WHAT YOU ARE ASKED TO DO: Please print every record that follows, keeping each one exactly as it is.

Data entries
========================
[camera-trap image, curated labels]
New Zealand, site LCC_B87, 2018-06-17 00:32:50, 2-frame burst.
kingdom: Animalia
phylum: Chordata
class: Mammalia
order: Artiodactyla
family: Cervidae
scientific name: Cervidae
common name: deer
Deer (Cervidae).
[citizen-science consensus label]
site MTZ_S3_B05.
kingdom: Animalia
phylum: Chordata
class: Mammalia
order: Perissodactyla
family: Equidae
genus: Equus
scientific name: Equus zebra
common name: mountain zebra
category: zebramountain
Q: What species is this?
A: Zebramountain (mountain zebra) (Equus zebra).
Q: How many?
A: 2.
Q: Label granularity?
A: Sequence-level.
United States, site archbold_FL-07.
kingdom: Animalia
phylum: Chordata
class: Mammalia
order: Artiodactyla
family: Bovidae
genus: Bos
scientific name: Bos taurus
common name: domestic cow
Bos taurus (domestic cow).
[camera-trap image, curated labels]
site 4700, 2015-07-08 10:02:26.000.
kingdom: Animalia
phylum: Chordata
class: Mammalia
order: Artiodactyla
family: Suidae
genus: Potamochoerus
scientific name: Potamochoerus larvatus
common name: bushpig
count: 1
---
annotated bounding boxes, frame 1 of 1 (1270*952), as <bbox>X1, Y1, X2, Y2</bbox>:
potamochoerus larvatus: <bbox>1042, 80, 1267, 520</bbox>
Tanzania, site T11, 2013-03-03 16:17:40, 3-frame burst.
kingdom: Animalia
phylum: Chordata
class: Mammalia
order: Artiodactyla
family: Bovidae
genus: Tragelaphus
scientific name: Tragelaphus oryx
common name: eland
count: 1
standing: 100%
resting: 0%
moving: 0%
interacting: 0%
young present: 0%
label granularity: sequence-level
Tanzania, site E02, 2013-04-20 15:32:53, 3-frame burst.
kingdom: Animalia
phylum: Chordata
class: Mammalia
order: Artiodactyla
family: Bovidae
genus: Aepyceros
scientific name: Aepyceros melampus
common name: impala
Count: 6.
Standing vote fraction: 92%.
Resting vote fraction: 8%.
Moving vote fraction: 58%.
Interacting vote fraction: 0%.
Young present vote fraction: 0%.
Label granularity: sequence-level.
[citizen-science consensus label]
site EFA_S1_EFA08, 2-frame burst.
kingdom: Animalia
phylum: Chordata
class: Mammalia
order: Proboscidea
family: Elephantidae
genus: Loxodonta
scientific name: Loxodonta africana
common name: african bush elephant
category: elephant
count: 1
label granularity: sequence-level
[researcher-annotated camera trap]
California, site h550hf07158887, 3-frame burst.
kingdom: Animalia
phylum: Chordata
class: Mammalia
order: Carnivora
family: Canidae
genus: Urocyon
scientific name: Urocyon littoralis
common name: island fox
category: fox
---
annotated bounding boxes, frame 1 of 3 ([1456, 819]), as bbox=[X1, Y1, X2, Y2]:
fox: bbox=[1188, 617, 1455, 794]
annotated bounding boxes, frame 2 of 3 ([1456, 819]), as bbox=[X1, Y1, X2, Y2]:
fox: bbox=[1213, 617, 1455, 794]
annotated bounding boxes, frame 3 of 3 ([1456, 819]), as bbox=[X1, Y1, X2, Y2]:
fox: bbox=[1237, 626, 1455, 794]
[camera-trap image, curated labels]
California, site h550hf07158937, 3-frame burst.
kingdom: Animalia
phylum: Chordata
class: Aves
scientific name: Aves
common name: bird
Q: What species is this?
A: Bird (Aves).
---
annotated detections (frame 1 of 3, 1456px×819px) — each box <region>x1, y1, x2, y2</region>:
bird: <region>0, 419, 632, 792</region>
========================
EXPECTED OUTPUT:
[camera-trap image, curated labels]
New Zealand, site LCC_B87, 2018-06-17 00:32:50, 2-frame burst.
kingdom: Animalia
phylum: Chordata
class: Mammalia
order: Artiodactyla
family: Cervidae
scientific name: Cervidae
common name: deer
Deer (Cervidae).
[citizen-science consensus label]
site MTZ_S3_B05.
kingdom: Animalia
phylum: Chordata
class: Mammalia
order: Perissodactyla
family: Equidae
genus: Equus
scientific name: Equus zebra
common name: mountain zebra
category: zebramountain
Q: What species is this?
A: Zebramountain (mountain zebra) (Equus zebra).
Q: How many?
A: 2.
Q: Label granularity?
A: Sequence-level.
United States, site archbold_FL-07.
kingdom: Animalia
phylum: Chordata
class: Mammalia
order: Artiodactyla
family: Bovidae
genus: Bos
scientific name: Bos taurus
common name: domestic cow
Bos taurus (domestic cow).
[camera-trap image, curated labels]
site 4700, 2015-07-08 10:02:26.000.
kingdom: Animalia
phylum: Chordata
class: Mammalia
order: Artiodactyla
family: Suidae
genus: Potamochoerus
scientific name: Potamochoerus larvatus
common name: bushpig
count: 1
---
annotated bounding boxes, frame 1 of 1 (1270*952), as <bbox>X1, Y1, X2, Y2</bbox>:
potamochoerus larvatus: <bbox>1042, 80, 1267, 520</bbox>
Tanzania, site T11, 2013-03-03 16:17:40, 3-frame burst.
kingdom: Animalia
phylum: Chordata
class: Mammalia
order: Artiodactyla
family: Bovidae
genus: Tragelaphus
scientific name: Tragelaphus oryx
common name: eland
count: 1
standing: 100%
resting: 0%
moving: 0%
interacting: 0%
young present: 0%
label granularity: sequence-level
Tanzania, site E02, 2013-04-20 15:32:53, 3-frame burst.
kingdom: Animalia
phylum: Chordata
class: Mammalia
order: Artiodactyla
family: Bovidae
genus: Aepyceros
scientific name: Aepyceros melampus
common name: impala
Count: 6.
Standing vote fraction: 92%.
Resting vote fraction: 8%.
Moving vote fraction: 58%.
Interacting vote fraction: 0%.
Young present vote fraction: 0%.
Label granularity: sequence-level.
[citizen-science consensus label]
site EFA_S1_EFA08, 2-frame burst.
kingdom: Animalia
phylum: Chordata
class: Mammalia
order: Proboscidea
family: Elephantidae
genus: Loxodonta
scientific name: Loxodonta africana
common name: african bush elephant
category: elephant
count: 1
label granularity: sequence-level
[researcher-annotated camera trap]
California, site h550hf07158887, 3-frame burst.
kingdom: Animalia
phylum: Chordata
class: Mammalia
order: Carnivora
family: Canidae
genus: Urocyon
scientific name: Urocyon littoralis
common name: island fox
category: fox
---
annotated bounding boxes, frame 1 of 3 ([1456, 819]), as bbox=[X1, Y1, X2, Y2]:
fox: bbox=[1188, 617, 1455, 794]
annotated bounding boxes, frame 2 of 3 ([1456, 819]), as bbox=[X1, Y1, X2, Y2]:
fox: bbox=[1213, 617, 1455, 794]
annotated bounding boxes, frame 3 of 3 ([1456, 819]), as bbox=[X1, Y1, X2, Y2]:
fox: bbox=[1237, 626, 1455, 794]
[camera-trap image, curated labels]
California, site h550hf07158937, 3-frame burst.
kingdom: Animalia
phylum: Chordata
class: Aves
scientific name: Aves
common name: bird
Q: What species is this?
A: Bird (Aves).
---
annotated detections (frame 1 of 3, 1456px×819px) — each box <region>x1, y1, x2, y2</region>:
bird: <region>0, 419, 632, 792</region>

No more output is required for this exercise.